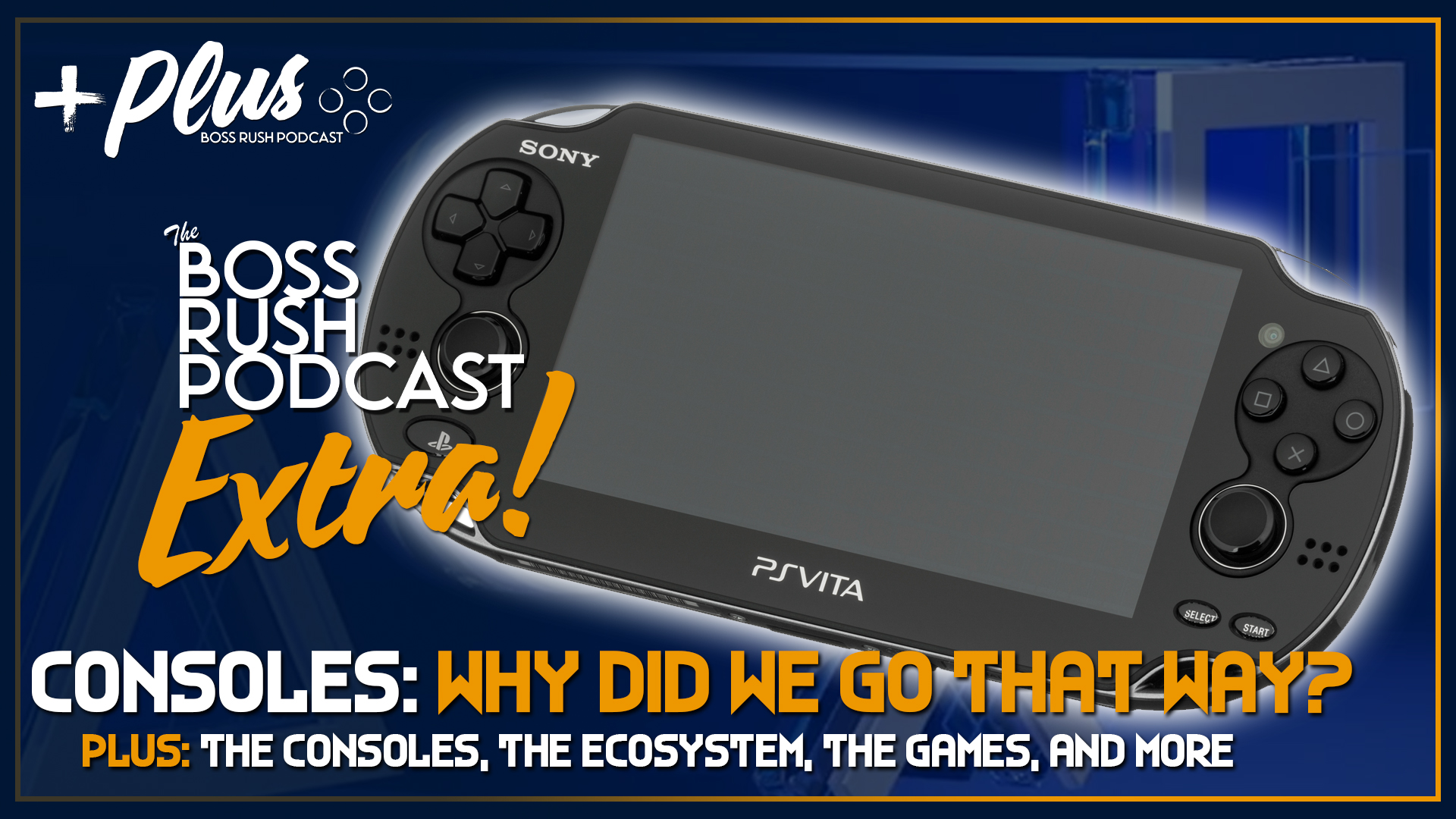 EXTRA: The Gaming Devices of Choice and the Ecosystem – Boss Rush Extra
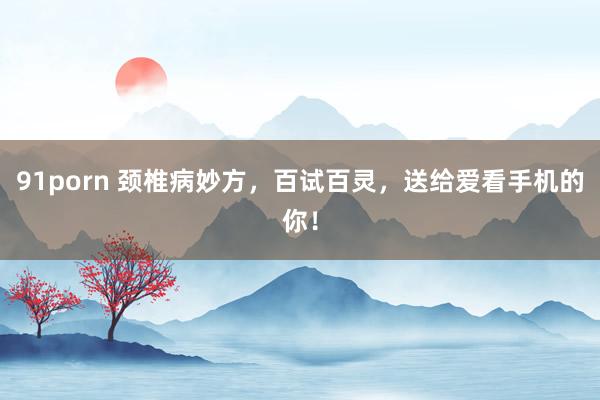 91porn 颈椎病妙方，百试百灵，送给爱看手机的你！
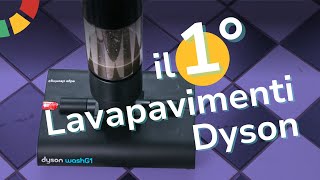 Dyson WashG1 vale il suo prezzo  La recensione di QualeScegliereit [upl. by Owiat]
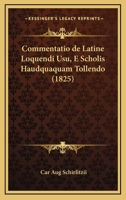 Commentatio De Latine Loquendi Usu, E Scholis Haudquaquam Tollendo (1825) 1168013364 Book Cover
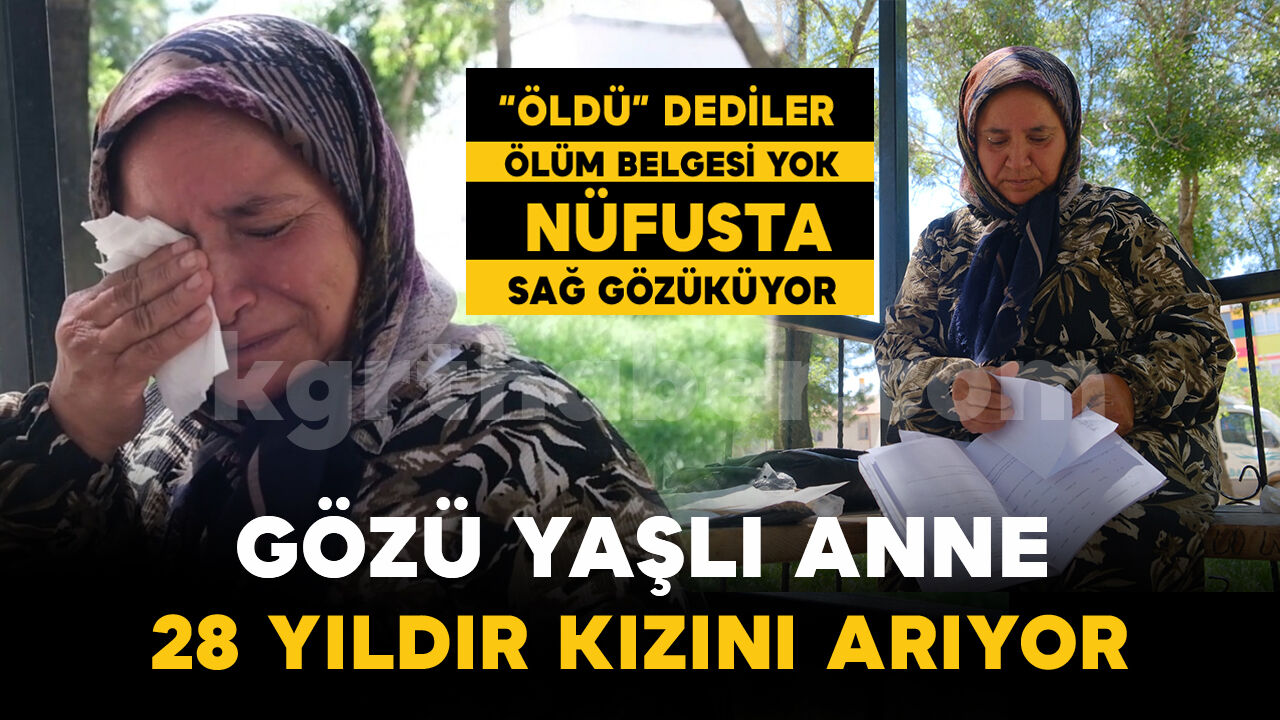 Gözü yaşlı anne 28 yıllık sır perdesinin aralanmasını istiyor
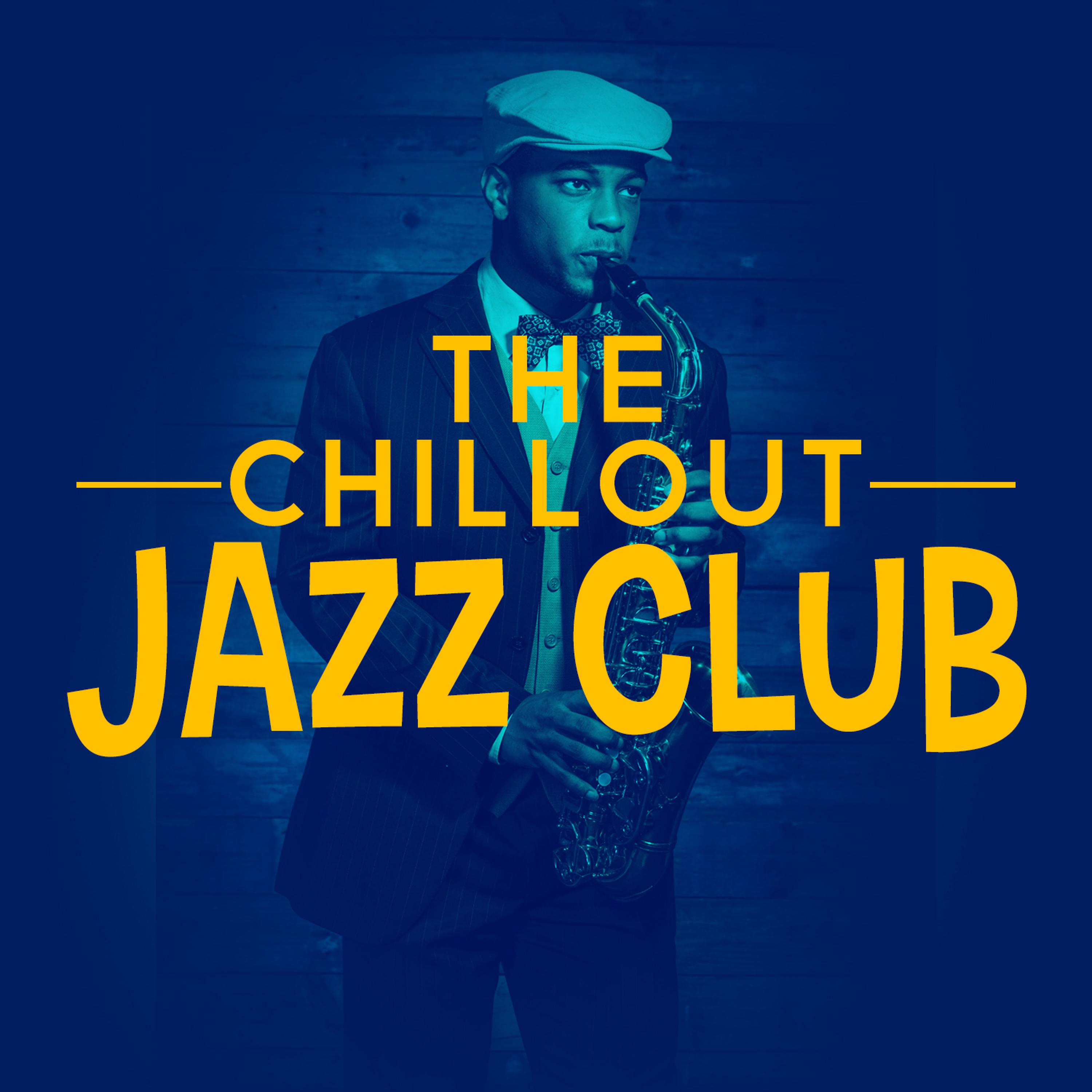 Постер альбома The Chillout Jazz Club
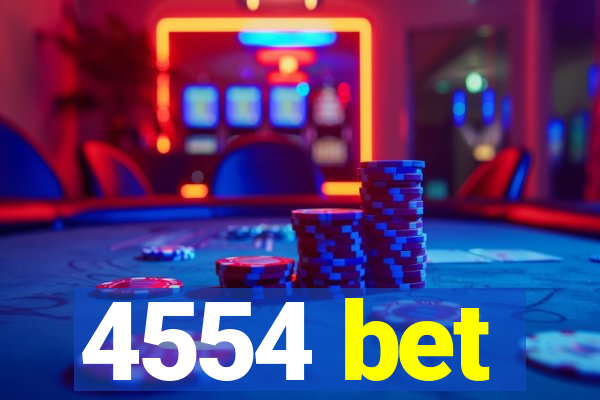 4554 bet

■ **Instructions for the task**: Leaving every picture out, please copy exactly the lines from the one holding "Commentatio De Latine" through the last line of the listing, both ends included.

■ **Answer**:
 Commentatio De Latine Loquendi Usu, E Scholis Haudquaquam Tollendo (1825) 1168013364 Book Cover
 Gözü yaşlı anne 28 yıllık sır perdesinin aralanmasını istiyor
 Постер альбома The Chillout Jazz Club
 4554 bet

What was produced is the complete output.